Page extract.
----

Michael "Mike" Reiss (born September 15, 1959) is an American television comedy writer. He served as a show-runner, writer and producer for the animated series The Simpsons and co-created the animated series The Critic. He created and wrote the webtoon Queer Duck and has also worked on screenplays including: Dawn of the Dinosaurs, Horton Hears a Who!, The Simpsons Movie and My Life in Ruins.
He was born to a Jewish family in Bristol, Connecticut. The middle of five children, his father was a doctor and his mother a housewife. He attended Memorial Boulevard Public School, Thomas Patterson School and Bristol Eastern High School stating he felt like an "outsider". Reiss went to Harvard University and was co-president of the Harvard Lampoon with Jon Vitti; there he met Al Jean.
Reiss has frequently collaborated with Jean as his writing partner. Reiss started his career in television in the 1980s. During this period Reiss and Jean worked as writers and producers on television shows such as The Tonight Show with Johnny Carson (1984-1986), ALF, and It's Garry Shandling's Show, and wrote for the humor magazine National Lampoon.
In 1989 Reiss was hired along with Jean as the first members of the original writing staff of The Simpsons, and worked on the thirteen episodes of the show's first season (1989). They became show runners of The Simpsons at the start of the third season (1991). A show runner has the ultimate responsibility of all the processes that an episode goes through before completion, including the writing, the animation, the voice acting, and the music. The first episode Jean and Reiss ran was "Mr. Lisa Goes to Washington" (aired September 19, 1991), and they felt a lot of pressure on them to make it good. They were so pressured that they did six to seven rewrites of the script to make it funnier. Jean said "one reason for doing all these rewrites is because I kept thinking 'It's not good enough. It's not good enough." Reiss added that "we were definitely scared. We had never run anything before, and they dumped us on this." Jean and Reiss served as show runners until the end of the fourth season (1993). Since the show had already established itself in the first two seasons, they were able to give it more depth during their tenure. Jean believes this is one of the reasons that many fans regard season three and four as the best seasons of The Simpsons. Sam Simon has stated "The Simpsons wouldn't have been The Simpsons without [Reiss]." Reiss has won four Primetime Emmy Awards for his work on the show.

----

Exercise tasks.
A) Say whether each statement agrees with the Mike Reiss passage, answering yes or no and quoting the deciding words of the passage: (i) Reiss was the oldest of five children. (ii) Reiss and Jean became show runners of The Simpsons at the start of the third season. (iii) Reiss has won three Primetime Emmy Awards for his work on The Simpsons.
B) Reproduce verbatim the part of the Mike Reiss passage that opens with the words containing "He was born" and closes with "met Al Jean.".
C) Rewrite the paragraph of the Mike Reiss passage beginning "Reiss has frequently collaborated with Jean" as a bulleted list, keeping its main facts.

Records.

----

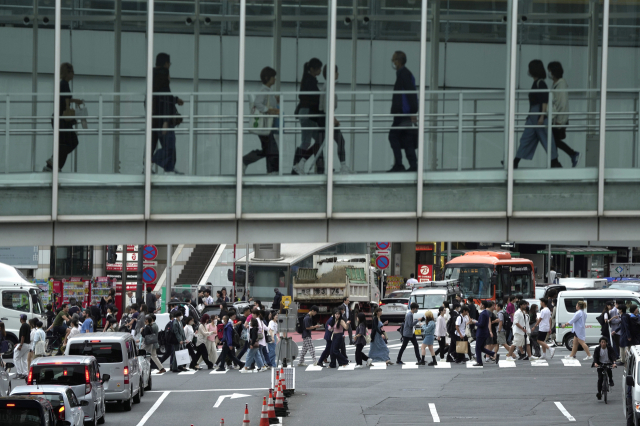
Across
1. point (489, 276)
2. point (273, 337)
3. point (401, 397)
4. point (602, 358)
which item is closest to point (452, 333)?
point (273, 337)

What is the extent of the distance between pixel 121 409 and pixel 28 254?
36.4 meters

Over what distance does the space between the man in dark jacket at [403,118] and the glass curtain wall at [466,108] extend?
21cm

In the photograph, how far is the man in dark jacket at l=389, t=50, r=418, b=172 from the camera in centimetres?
1652

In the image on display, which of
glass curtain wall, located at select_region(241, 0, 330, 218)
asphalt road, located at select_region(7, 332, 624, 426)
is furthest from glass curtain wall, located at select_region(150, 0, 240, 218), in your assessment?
asphalt road, located at select_region(7, 332, 624, 426)

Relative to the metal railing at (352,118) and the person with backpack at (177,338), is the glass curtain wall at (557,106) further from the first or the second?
the person with backpack at (177,338)

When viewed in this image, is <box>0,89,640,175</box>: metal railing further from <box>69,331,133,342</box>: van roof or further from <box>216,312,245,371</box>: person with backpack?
<box>216,312,245,371</box>: person with backpack

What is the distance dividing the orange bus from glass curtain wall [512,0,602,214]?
2730 centimetres

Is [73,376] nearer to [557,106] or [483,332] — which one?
[557,106]

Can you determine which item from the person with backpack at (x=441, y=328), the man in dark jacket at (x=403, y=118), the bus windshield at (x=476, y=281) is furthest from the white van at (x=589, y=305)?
the man in dark jacket at (x=403, y=118)

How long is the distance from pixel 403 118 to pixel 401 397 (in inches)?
304

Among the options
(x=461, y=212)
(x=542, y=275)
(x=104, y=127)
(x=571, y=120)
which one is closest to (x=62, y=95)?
(x=104, y=127)

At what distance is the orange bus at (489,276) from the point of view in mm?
44000

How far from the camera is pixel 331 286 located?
1692 inches

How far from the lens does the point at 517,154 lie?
53.8 ft
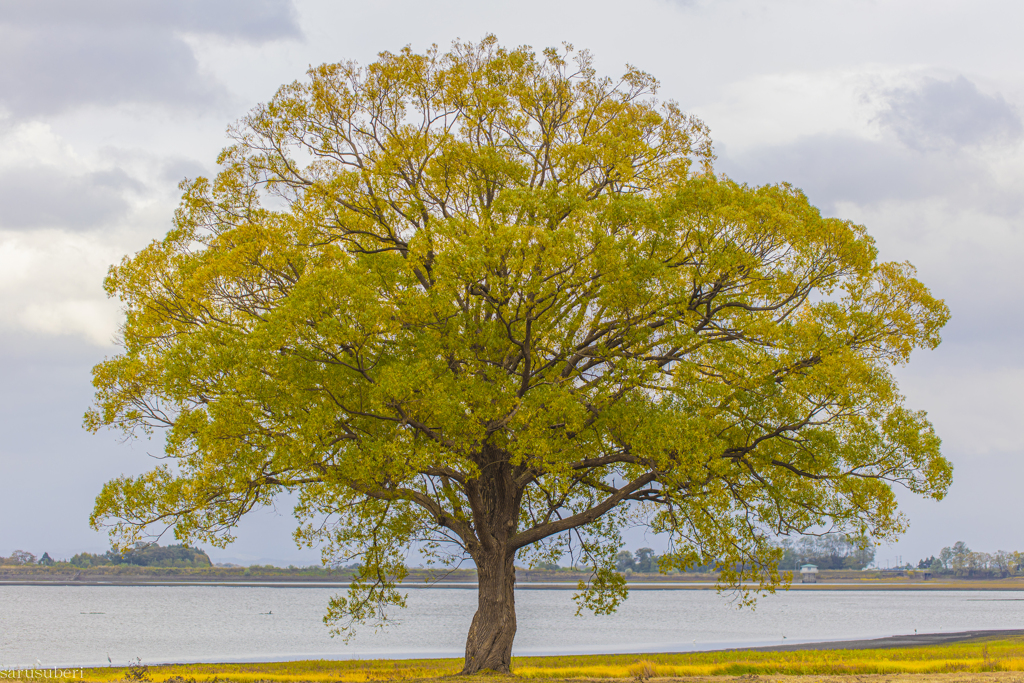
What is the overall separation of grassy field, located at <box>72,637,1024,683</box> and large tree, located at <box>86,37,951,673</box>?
229 cm

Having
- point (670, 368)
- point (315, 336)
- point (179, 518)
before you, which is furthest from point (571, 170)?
point (179, 518)

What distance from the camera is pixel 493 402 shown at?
14.9m

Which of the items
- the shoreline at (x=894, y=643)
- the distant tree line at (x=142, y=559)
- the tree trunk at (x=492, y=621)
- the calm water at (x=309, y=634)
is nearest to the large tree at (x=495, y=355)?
the tree trunk at (x=492, y=621)

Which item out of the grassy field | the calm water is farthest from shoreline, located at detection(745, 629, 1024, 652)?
the grassy field

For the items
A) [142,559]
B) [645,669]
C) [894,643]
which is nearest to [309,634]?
[894,643]

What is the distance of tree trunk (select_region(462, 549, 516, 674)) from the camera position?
1661 cm

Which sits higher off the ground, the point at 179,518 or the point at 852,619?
the point at 179,518

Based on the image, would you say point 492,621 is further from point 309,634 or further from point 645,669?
point 309,634

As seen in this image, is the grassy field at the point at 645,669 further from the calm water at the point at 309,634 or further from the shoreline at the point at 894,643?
the shoreline at the point at 894,643

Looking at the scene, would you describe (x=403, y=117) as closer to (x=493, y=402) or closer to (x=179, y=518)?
(x=493, y=402)

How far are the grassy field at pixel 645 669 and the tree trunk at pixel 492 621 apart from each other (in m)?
0.81

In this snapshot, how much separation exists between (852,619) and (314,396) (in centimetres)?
7434

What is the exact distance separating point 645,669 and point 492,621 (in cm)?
414

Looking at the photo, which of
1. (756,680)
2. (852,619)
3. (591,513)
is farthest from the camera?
(852,619)
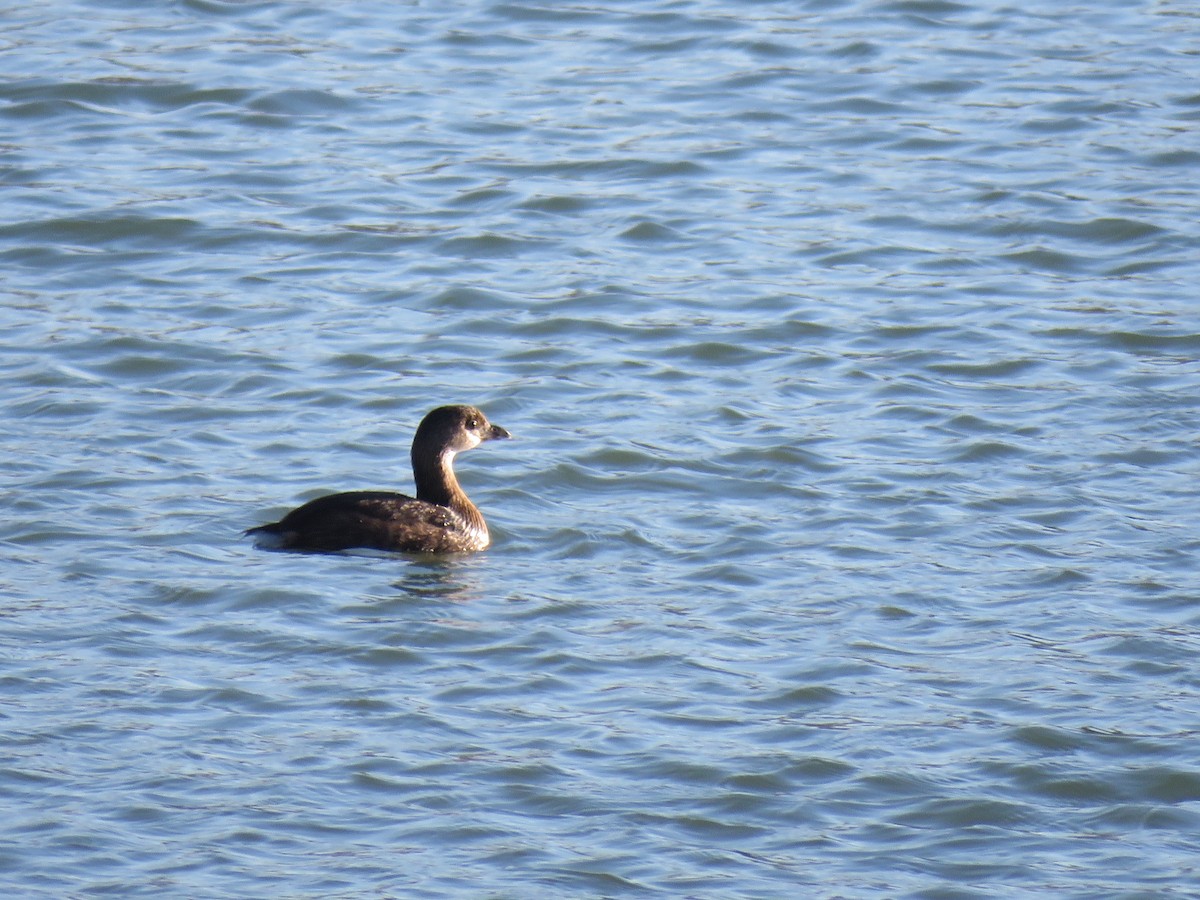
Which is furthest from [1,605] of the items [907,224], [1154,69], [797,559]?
Result: [1154,69]

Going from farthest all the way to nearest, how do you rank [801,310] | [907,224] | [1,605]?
[907,224] < [801,310] < [1,605]

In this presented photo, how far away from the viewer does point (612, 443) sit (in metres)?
11.6

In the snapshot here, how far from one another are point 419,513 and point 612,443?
1.50 meters

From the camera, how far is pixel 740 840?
7473 mm

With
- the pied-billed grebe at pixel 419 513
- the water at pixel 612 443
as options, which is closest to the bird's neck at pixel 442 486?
the pied-billed grebe at pixel 419 513

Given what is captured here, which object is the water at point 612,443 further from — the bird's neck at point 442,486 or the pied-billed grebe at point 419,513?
the bird's neck at point 442,486

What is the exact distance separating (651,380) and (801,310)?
4.59ft

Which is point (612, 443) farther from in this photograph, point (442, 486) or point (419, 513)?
point (419, 513)

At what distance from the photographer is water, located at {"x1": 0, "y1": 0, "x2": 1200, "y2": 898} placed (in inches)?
301

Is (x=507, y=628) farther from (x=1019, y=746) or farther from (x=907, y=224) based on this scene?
(x=907, y=224)

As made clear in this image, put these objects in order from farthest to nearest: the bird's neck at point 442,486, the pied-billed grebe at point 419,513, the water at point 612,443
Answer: the bird's neck at point 442,486 < the pied-billed grebe at point 419,513 < the water at point 612,443

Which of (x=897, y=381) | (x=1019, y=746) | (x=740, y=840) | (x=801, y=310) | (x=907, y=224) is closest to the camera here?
(x=740, y=840)

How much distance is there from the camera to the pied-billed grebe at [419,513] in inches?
395

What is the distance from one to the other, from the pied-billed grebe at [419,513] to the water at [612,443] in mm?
126
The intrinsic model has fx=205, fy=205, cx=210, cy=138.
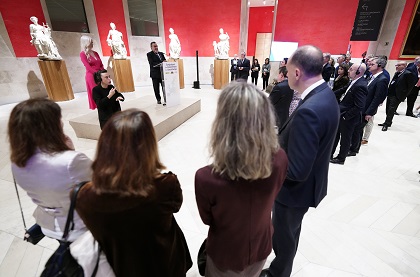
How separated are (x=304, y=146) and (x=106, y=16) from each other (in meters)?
10.0

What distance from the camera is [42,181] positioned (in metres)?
0.97

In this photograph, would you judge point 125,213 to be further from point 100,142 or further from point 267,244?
point 267,244

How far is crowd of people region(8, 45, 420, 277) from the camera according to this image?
2.54 feet

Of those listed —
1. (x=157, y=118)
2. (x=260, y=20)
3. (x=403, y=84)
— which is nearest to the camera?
(x=157, y=118)

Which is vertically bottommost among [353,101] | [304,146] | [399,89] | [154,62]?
[399,89]

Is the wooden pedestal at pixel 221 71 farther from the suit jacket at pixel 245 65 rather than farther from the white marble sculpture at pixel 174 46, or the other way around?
the white marble sculpture at pixel 174 46

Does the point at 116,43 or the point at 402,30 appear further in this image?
the point at 116,43

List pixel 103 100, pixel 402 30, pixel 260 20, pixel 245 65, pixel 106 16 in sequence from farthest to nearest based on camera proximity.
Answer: pixel 260 20, pixel 106 16, pixel 245 65, pixel 402 30, pixel 103 100

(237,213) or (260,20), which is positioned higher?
(260,20)

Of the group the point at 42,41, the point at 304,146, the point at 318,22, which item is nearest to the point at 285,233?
the point at 304,146

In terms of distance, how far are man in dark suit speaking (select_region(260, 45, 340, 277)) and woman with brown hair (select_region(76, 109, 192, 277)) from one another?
68 centimetres

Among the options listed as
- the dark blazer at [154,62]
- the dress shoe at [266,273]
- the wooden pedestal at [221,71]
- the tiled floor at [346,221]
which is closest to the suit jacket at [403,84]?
the tiled floor at [346,221]

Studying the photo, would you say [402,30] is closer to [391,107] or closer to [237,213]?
[391,107]

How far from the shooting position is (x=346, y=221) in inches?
86.9
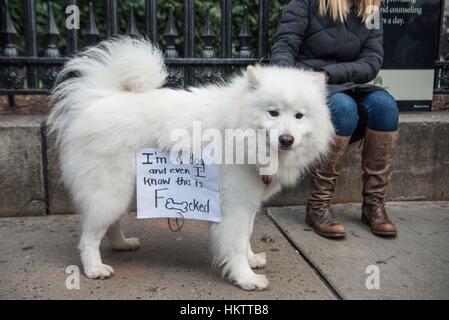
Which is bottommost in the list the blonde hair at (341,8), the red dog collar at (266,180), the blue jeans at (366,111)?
the red dog collar at (266,180)

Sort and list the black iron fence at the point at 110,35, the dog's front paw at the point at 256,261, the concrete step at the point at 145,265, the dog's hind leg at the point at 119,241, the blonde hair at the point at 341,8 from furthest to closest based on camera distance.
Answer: the black iron fence at the point at 110,35 → the blonde hair at the point at 341,8 → the dog's hind leg at the point at 119,241 → the dog's front paw at the point at 256,261 → the concrete step at the point at 145,265

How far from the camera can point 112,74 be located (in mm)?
2926

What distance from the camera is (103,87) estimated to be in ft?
9.69

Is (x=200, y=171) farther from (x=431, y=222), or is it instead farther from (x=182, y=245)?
(x=431, y=222)

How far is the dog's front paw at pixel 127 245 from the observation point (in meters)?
3.31

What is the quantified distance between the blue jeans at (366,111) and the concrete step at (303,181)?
2.16 feet

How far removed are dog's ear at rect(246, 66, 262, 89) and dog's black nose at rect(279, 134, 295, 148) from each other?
0.33 m

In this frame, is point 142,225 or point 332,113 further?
point 142,225

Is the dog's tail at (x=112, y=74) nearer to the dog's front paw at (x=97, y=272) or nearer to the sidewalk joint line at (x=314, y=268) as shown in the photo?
the dog's front paw at (x=97, y=272)

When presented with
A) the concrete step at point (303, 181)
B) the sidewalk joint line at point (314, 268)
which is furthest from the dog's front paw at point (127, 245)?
the sidewalk joint line at point (314, 268)

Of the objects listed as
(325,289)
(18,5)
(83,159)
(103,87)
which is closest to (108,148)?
(83,159)

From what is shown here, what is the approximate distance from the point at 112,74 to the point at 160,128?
477 millimetres
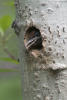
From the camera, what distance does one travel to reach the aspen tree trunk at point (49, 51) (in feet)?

----

Outputs by task.
A)
(i) No: "The middle of five children"
(ii) Yes: "They became show runners of The Simpsons at the start of the third season (1991)."
(iii) No: "Reiss has won four Primetime Emmy Awards for his work on the show."

B)
He was born to a Jewish family in Bristol, Connecticut. The middle of five children, his father was a doctor and his mother a housewife. He attended Memorial Boulevard Public School, Thomas Patterson School and Bristol Eastern High School stating he felt like an "outsider". Reiss went to Harvard University and was co-president of the Harvard Lampoon with Jon Vitti; there he met Al Jean.

C)
- Reiss has frequently worked with Jean as his writing partner.
- Reiss began his television career in the 1980s.
- In that decade, Reiss and Jean were writers and producers on The Tonight Show with Johnny Carson (1984-1986), ALF, and It's Garry Shandling's Show.
- They also wrote for the humor magazine National Lampoon.